Dose-dependent lipid accumulation was induced by glucose in HepG2 cells. GlcN also exerted a promotory effect on lipid accumulation in HepG2 cells under normal glucose conditions (NG, 5 mM) and liver of normal fed zebrafish larvae. High glucose (HG, 25 mM)-induced lipid accumulation was suppressed by l-glutamine-d-fructose 6-phosphate amidotransferase inhibitors. ER stress inhibitors did not suppress HG or GlcN-mediated lipid accumulation. HG and GlcN stimulated protein expression, DNA binding and O-GlcNAcylation of carbohydrate-responsive element-binding protein (ChREBP). Furthermore, both HG and GlcN increased nuclear sterol regulatory element-binding protein-1 (SREBP-1) levels in HepG2 cells. In contrast to its stimulatory effect under NG, GlcN suppressed lipid accumulation in HepG2 cells under HG conditions. Similarly, GlcN suppressed lipid accumulation in livers of overfed zebrafish. In addition, GlcN activity on DNA binding and O-GlcNAcylation of ChREBP was stimulatory under NG and inhibitory under HG conditions. Moreover, GlcN enhanced ChREBP, SREBP-1c, ACC, FAS, L-PK and SCD-1 mRNA expression under NG but inhibited HG-induced upregulation in HepG2 cells. The O-GlcNAc transferase inhibitor, alloxan, reduced lipid accumulation by HG or GlcN while the O-GlcNAcase inhibitor, PUGNAc, enhanced lipid accumulation in HepG2 cells and liver of zebrafish larvae. GlcN-induced lipid accumulation was inhibited by the AMPK activator, AICAR. Phosphorylation of AMPK (p-AMPK) was suppressed by GlcN under NG while increased by GlcN under HG. PUGNAc downregulated p-AMPK while alloxan restored GlcN- or HG-induced p-AMPK inhibition. Our results collectively suggest that GlcN regulates lipogenesis by sensing the glucose or energy states of normal and excess fuel through AMPK modulation.
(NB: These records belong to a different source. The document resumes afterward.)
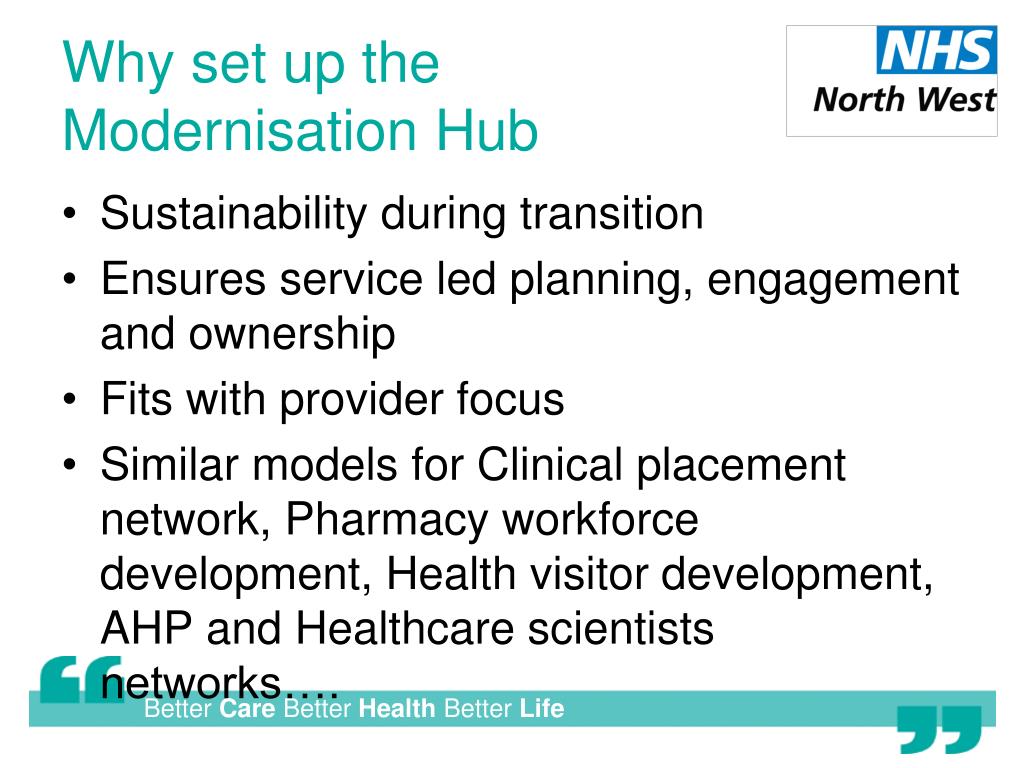 Why set up the Modernisation Hub

NHS
North West

• Sustainability during transition
• Ensures service led planning, engagement and ownership
• Fits with provider focus
• Similar models for Clinical placement network, Pharmacy workforce development, Health visitor development, AHP and Healthcare scientists networks….

Better Care Better Health Better Life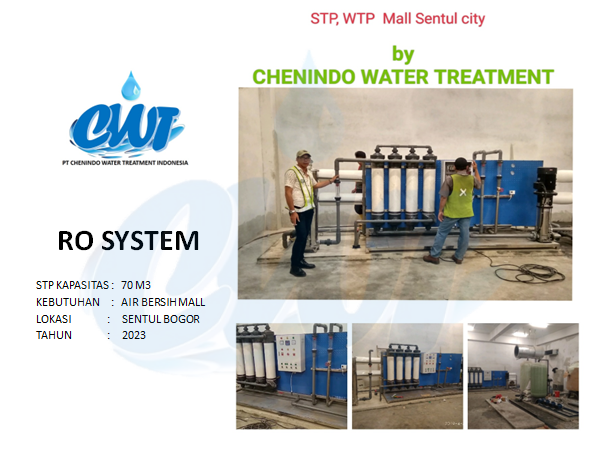 STP, WTP Mall Sentul city

by
CHENINDO WATER TREATMENT

CWT
PT CHENINDO WATER TREATMENT INDONESIA

RO SYSTEM

STP KAPASITAS : 70 M3
KEBUTUHAN : AIR BERSIH MALL
LOKASI : SENTUL BOGOR
TAHUN : 2023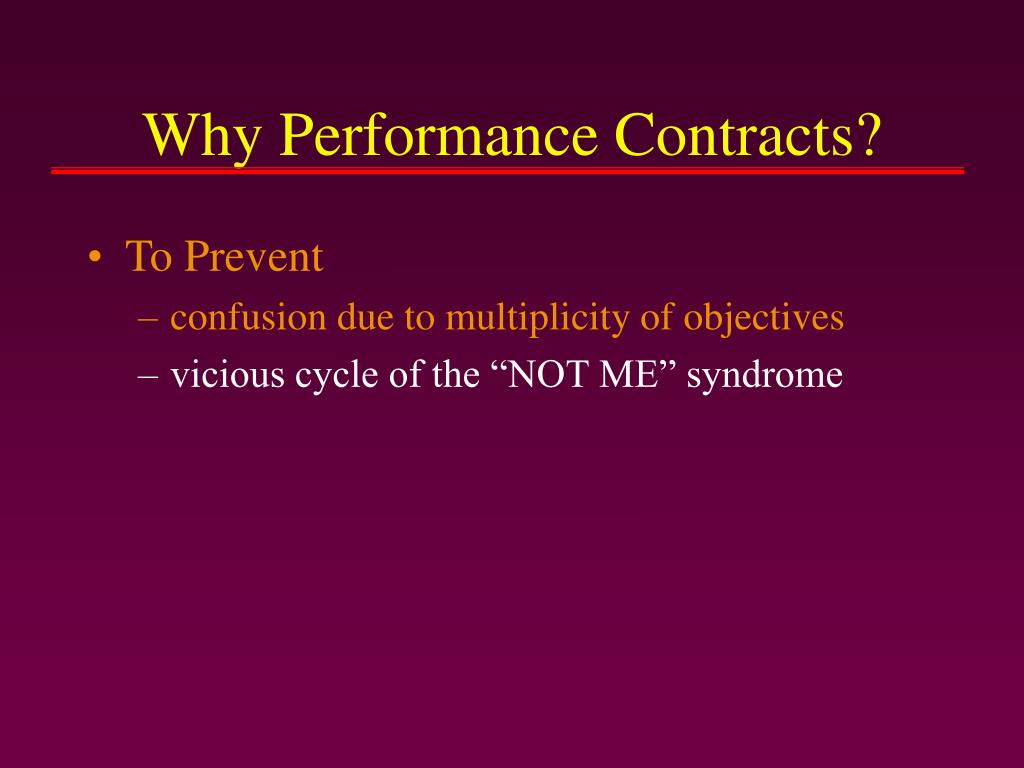 Why Performance Contracts?

• To Prevent
– confusion due to multiplicity of objectives
– vicious cycle of the “NOT ME” syndrome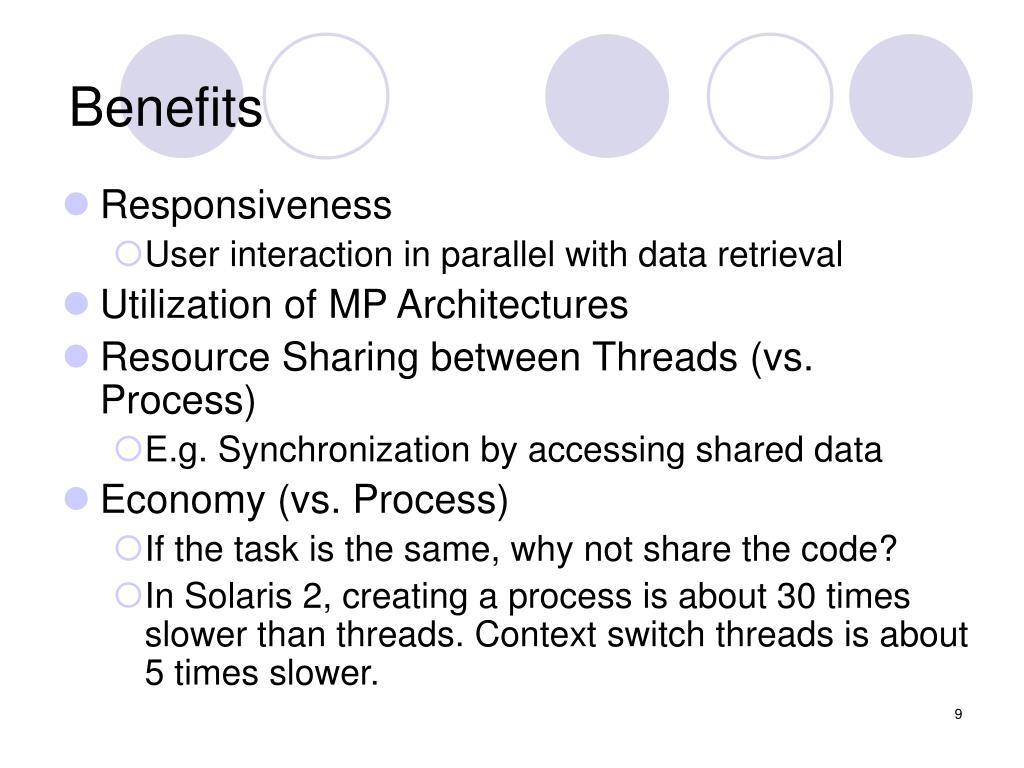 Benefits

- Responsiveness
  - User interaction in parallel with data retrieval
- Utilization of MP Architectures
- Resource Sharing between Threads (vs. Process)
  - E.g. Synchronization by accessing shared data
- Economy (vs. Process)
  - If the task is the same, why not share the code?
  - In Solaris 2, creating a process is about 30 times slower than threads. Context switch threads is about 5 times slower.

9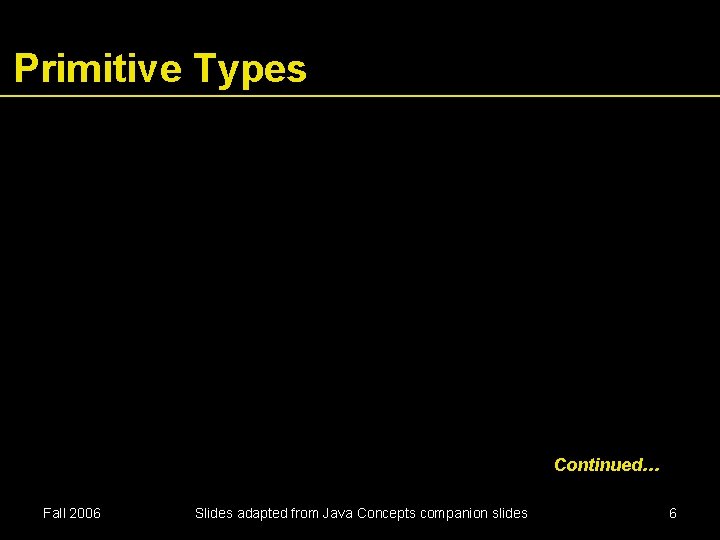 Primitive Types

Continued…

Fall 2006

Slides adapted from Java Concepts companion slides

6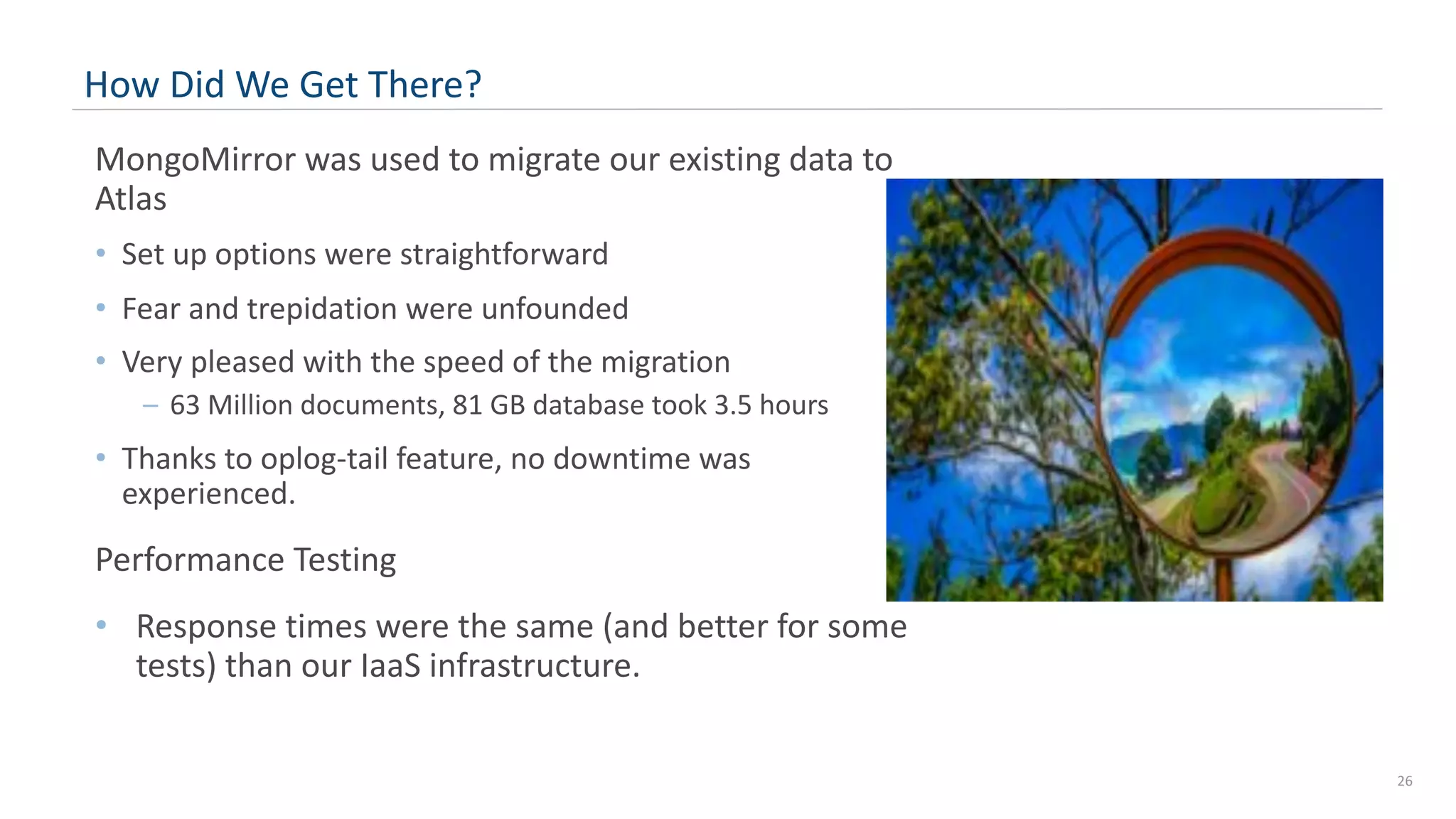 How Did We Get There?

MongoMirror was used to migrate our existing data to Atlas

• Set up options were straightforward
• Fear and trepidation were unfounded
• Very pleased with the speed of the migration
– 63 Million documents, 81 GB database took 3.5 hours
• Thanks to oplog-tail feature, no downtime was experienced.

Performance Testing

• Response times were the same (and better for some tests) than our IaaS infrastructure.

26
葡萄糖在HepG2细胞中诱导了剂量依赖性脂质蓄积。GlcN还对正常摄食的斑马鱼幼虫在正常葡萄糖条件下（NG，5 mM）和肝中HepG2细胞中的脂质蓄积起促进作用。高葡萄糖（HG，25毫摩尔）诱导的脂质蓄积是由抑制升-glutamine- d -fructose -6-磷酸酰胺转移酶抑制剂。ER应激抑制剂不能抑制HG或GlcN介导的脂质蓄积。HG和GlcN刺激蛋白表达，DNA结合和O-碳水化合物反应性元件结合蛋白（ChREBP）的-GlcNAcylation。此外，HG和GlcN均可增加HepG2细胞中的核固醇调节元件结合蛋白1（SREBP-1）水平。与其在NG下的刺激作用相反，GlcN在HG条件下抑制了HepG2细胞中的脂质蓄积。同样，GlcN抑制了过量喂养的斑马鱼肝脏中的脂质蓄积。另外，GlcN对ChREBP的DNA结合和O- GlcNAcy的活性在NG下是刺激性的，而在HG条件下是抑制性的。此外，GlcN增强NG下ChREBP，SREBP-1c，ACC，FAS，L-PK和SCD-1 mRNA表达，但抑制HG诱导的HepG2细胞上调。所述Ô -GlcNAc转移酶抑制剂，由HG或葡萄糖胺，而四氧嘧啶，降低脂质积累ö-GlcNAcase抑制剂PUGNAc增强了斑马鱼幼虫HepG2细胞和肝脏中脂质的积累。GlcN诱导的脂质蓄积被AMPK激活剂AICAR抑制。在NG下，GlcN抑制了AMPK的磷酸化（p-AMPK），而在HG下，GlcN抑制了AMPK的磷酸化。PUGNAc下调p-AMPK，而四氧嘧啶恢复GlcN-或HG诱导的p-AMPK抑制。我们的研究结果共同表明，GlcN通过AMPK调制检测正常和过量燃料的葡萄糖或能量状态来调节脂肪生成。